***** Document passage *****

Here are the functions used during data preprocessing, training, and testing:

In [1]:
##Use the tokenizer to encode the text
def encode(data_component):
    encoded_data = tokenizer(data_component, return_tensors='pt', padding="max_length", truncation=True, max_length=512)  #Force max length here to make sure tensors fit
    return encoded_data["input_ids"], encoded_data["attention_mask"]


##outputs the accuracy of the model
def accuracy(predictions, labels):
    preds = torch.argmax(torch.softmax(predictions, dim=1), dim=1)  # Get class with highest probability
    return (preds == labels).float().mean().item()



##Training loop
def train(bert_classifier, device, trainloader, valloader, criterion, optimizer, epochs, PATH):
    running_acc = []  # Store accuracy values for logging
    running_train_loss = []  # Store training loss for visualization
    running_val_loss = []  # Store validation loss

    for epoch in range(epochs):
        epoch_loss = 0.0  
        training_acc = 0.0  
        training_loss = 0.0
        
        bert_classifier.train()  # Set model to training mode

        # Training loop
        for i, batch in enumerate(trainloader):
            input_ids = batch[0].to(device)
            attention_mask = batch[1].to(device)
            labels = batch[2].to(device).long()  
            
            optimizer.zero_grad()  # Zero the gradients
            
            # Forward pass
            logits = bert_classifier(input_ids=input_ids, attention_mask=attention_mask)
            
            # Compute loss
            loss = criterion(logits, labels)
            
            # Backward pass
            loss.backward()
            optimizer.step()  # Update weights
            
            # Accumulate loss and accuracy
            epoch_loss += loss.item()
            training_loss += loss.item()
            training_acc += accuracy(logits, labels)  # Assume `accuracy` function is defined

            # Print loss and accuracy every 5 batches
            if (i + 1) % 5 == 0: 
                avg_acc = training_acc / 5
                avg_loss = training_loss / 5

                print(f'Epoch {epoch}, Batch {i+1}, Loss: {avg_loss:.4f}, Accuracy: {avg_acc:.4f}')
                
                running_acc.append(avg_acc)

                # Reset batch accumulators
                training_loss = 0.0
                training_acc = 0.0

        # Store training loss for visualization
        avg_train_loss = epoch_loss / len(trainloader)
        running_train_loss.append(avg_train_loss)

        # Save checkpoint every epoch
        torch.save({
            'epoch': epoch,
            'model_state_dict': bert_classifier.state_dict(),
            'optimizer_state_dict': optimizer.state_dict(),
            'loss': loss,
        }, PATH)
        
        # Validation loop
        running_vloss = 0.0
        bert_classifier.eval()  # Set model to evaluation mode

        with torch.no_grad():
            val_acc = 0.0
            val_steps = 0
            
            for vbatch in valloader:
                vinputs = vbatch[0].to(device)

*****

Exercise tasks.
(a) In the training code, how often does the loop print loss and accuracy?
(b) Proceed with the training code, picking up right after its last line.

***** Data *****

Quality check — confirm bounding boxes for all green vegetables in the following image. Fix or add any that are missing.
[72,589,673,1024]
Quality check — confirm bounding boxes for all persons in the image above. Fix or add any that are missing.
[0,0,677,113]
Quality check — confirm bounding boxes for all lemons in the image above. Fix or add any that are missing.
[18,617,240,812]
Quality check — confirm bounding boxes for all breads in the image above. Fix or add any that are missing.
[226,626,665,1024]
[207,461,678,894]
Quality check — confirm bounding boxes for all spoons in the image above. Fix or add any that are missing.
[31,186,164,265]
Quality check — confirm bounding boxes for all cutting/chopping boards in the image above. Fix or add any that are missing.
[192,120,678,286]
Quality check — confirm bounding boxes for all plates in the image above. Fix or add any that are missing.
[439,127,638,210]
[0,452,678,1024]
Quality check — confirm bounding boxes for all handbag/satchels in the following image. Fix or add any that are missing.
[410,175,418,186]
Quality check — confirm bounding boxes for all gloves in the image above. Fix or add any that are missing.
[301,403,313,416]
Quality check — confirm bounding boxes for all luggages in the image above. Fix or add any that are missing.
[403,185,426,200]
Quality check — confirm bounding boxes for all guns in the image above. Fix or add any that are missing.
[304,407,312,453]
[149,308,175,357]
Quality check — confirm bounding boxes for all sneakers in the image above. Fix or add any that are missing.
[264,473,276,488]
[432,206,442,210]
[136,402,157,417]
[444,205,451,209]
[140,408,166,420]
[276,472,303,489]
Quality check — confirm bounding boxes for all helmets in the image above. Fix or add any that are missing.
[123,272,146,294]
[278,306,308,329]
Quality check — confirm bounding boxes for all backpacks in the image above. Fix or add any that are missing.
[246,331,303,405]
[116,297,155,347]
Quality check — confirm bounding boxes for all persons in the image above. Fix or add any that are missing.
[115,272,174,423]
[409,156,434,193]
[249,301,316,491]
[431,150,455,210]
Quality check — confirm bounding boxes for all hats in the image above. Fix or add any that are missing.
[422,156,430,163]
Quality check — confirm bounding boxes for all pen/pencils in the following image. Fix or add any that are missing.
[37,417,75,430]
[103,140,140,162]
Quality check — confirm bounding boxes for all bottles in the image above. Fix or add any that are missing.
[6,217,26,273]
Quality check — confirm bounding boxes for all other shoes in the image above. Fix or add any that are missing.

*****

Responses to the tasks.
(a) Every 5 batches.

(b)
                vattention_mask = vbatch[1].to(device)
                vlabels = vbatch[2].to(device).long()

                vlogits = bert_classifier(input_ids=vinputs, attention_mask=vattention_mask)
                vloss = criterion(vlogits, vlabels)
                
                running_vloss += vloss.item()
                val_acc += accuracy(vlogits, vlabels)  
                val_steps += 1

            avg_vloss = running_vloss / val_steps
            avg_vacc = val_acc / val_steps
            running_val_loss.append(avg_vloss)

            print(f'Epoch {epoch}, Training Loss: {avg_train_loss:.4f}, '
                  f'Validation Loss: {avg_vloss:.4f}, Validation Accuracy: {avg_vacc:.4f}')

    # **Create DataFrames for Plotting**
    df_loss = pd.DataFrame({
        'Epoch': range(1, epochs + 1),
        'Training Loss': running_train_loss,
        'Validation Loss': running_val_loss
    })

    df_acc = pd.DataFrame({'Batch': range(len(running_acc)), 'Accuracy': running_acc})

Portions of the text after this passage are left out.